[zeromq-dev] Zyre Wi-Fi Rejoin Issue

Steve Rasmussen Steve.Rasmussen at RasSimTech.com
Tue Jun 10 16:02:47 CEST 2014


Hey Pieter,

That is great news! I was just getting back into this problem. I'll try out
your fixes and let you know that they work :)

Thanks again!

Regards,

Steve

-----Original Message-----
From: zeromq-dev-bounces at lists.zeromq.org
[mailto:zeromq-dev-bounces at lists.zeromq.org] On Behalf Of Pieter Hintjens
Sent: Tuesday, June 10, 2014 9:52 AM
To: ZeroMQ development list
Subject: Re: [zeromq-dev] Zyre Wi-Fi Rejoin Issue

Hi Steve,

I have found the cause of the WiFI rejoin issue (#200) and fixed it, I
think. The problem was old/new clients connecting with the same identity,
where the router socket incorrectly delivered messages from the old client
rather than the new one.
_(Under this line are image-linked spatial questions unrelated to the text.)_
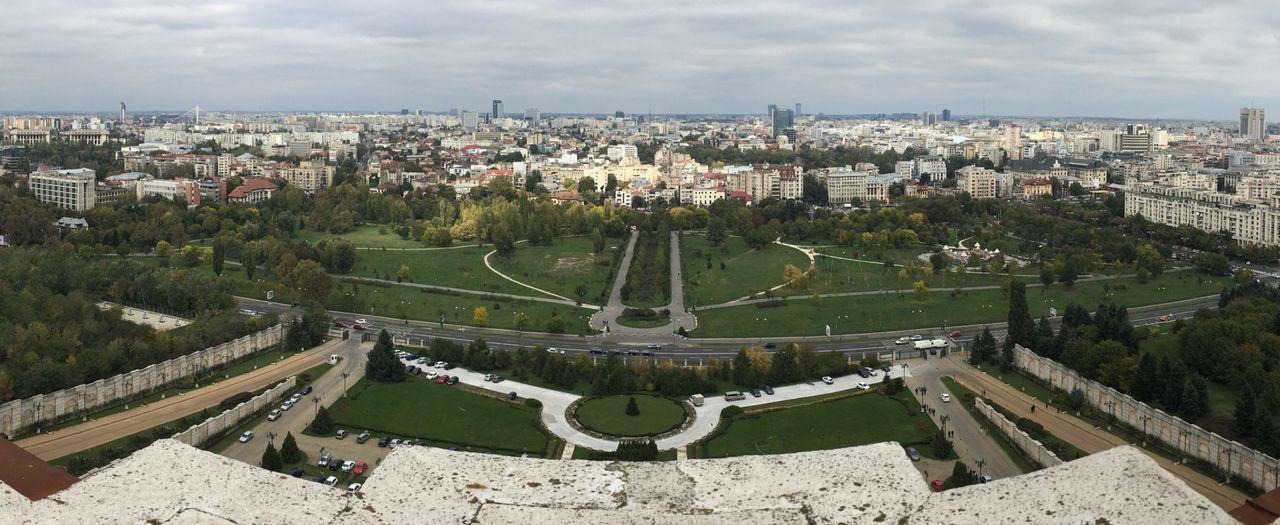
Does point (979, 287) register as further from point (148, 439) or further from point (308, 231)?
point (308, 231)

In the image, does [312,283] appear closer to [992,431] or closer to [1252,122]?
[992,431]

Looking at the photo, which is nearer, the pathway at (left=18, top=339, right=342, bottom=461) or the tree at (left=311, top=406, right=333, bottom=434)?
the pathway at (left=18, top=339, right=342, bottom=461)

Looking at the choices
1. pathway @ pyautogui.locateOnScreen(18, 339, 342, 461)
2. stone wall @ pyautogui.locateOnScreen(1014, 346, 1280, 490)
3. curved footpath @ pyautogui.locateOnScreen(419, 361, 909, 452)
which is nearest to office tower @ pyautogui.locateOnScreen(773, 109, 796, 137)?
stone wall @ pyautogui.locateOnScreen(1014, 346, 1280, 490)

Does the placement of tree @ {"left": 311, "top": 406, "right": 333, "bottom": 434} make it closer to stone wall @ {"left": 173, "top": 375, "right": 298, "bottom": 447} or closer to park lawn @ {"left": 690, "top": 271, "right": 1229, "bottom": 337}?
stone wall @ {"left": 173, "top": 375, "right": 298, "bottom": 447}

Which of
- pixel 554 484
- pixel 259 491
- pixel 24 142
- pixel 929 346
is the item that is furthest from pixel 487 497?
pixel 24 142

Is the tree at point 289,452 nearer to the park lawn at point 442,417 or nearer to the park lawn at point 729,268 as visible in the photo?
the park lawn at point 442,417

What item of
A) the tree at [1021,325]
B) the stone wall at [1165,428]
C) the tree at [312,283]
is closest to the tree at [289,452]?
the tree at [312,283]
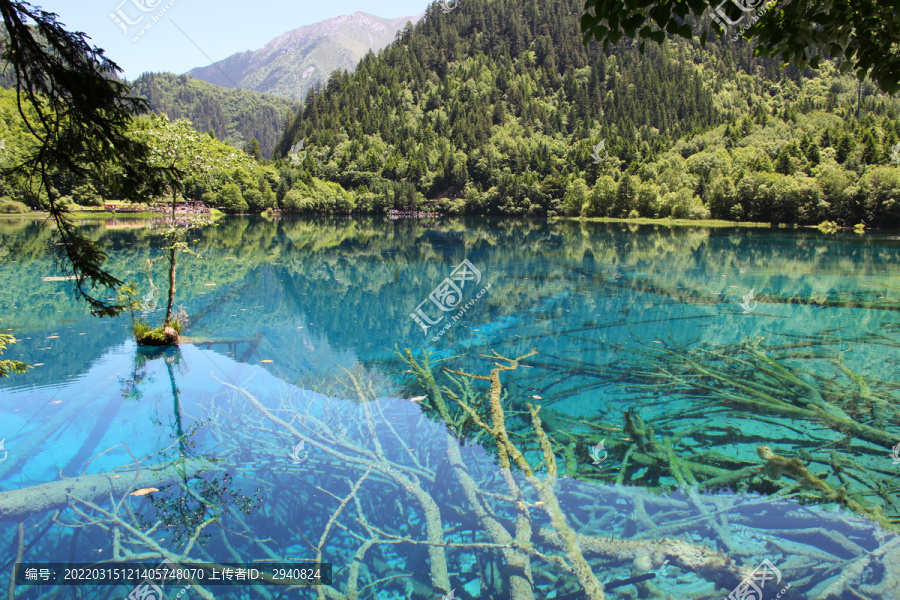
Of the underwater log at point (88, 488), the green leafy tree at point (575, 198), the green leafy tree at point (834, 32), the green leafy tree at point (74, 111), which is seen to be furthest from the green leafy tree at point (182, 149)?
the green leafy tree at point (575, 198)

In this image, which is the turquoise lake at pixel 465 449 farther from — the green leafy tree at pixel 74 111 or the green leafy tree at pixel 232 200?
the green leafy tree at pixel 232 200

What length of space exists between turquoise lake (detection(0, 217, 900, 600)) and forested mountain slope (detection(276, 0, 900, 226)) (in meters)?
66.8

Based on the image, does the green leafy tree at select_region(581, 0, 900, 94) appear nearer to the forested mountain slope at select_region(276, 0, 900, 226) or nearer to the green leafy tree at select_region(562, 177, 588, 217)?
the forested mountain slope at select_region(276, 0, 900, 226)

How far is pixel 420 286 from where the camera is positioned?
80.9 feet

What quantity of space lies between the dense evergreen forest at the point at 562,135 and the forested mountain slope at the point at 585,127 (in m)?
0.41

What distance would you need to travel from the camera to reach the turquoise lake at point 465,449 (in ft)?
19.1

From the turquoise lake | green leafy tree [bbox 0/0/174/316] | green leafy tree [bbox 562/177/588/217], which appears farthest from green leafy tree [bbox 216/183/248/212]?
green leafy tree [bbox 0/0/174/316]

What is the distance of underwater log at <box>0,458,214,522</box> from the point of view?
21.9 ft

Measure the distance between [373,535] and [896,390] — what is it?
11566 millimetres

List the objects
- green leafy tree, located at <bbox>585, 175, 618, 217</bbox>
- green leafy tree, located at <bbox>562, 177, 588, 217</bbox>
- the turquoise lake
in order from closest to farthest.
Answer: the turquoise lake < green leafy tree, located at <bbox>585, 175, 618, 217</bbox> < green leafy tree, located at <bbox>562, 177, 588, 217</bbox>

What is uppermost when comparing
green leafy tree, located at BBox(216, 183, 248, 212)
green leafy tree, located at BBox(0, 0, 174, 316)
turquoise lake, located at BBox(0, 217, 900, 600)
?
green leafy tree, located at BBox(216, 183, 248, 212)

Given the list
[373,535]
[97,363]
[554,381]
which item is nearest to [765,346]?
[554,381]

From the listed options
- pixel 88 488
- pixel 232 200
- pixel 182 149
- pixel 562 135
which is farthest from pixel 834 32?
pixel 562 135

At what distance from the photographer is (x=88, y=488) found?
711 cm
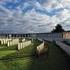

It may be an issue in libzmq but I think rather
it's a combination of the TCP stack retrying, and delivering, old messages,
plus the router socket doing something weird with the new client connection.
I'm not quite sure where the HELLO messages disappear to...

Anyhow, the fix is to use ZMQ_ROUTER_HANDOVER in zyre_node, and there is no
need to remove peers or do other hacks. It works as we'd expect.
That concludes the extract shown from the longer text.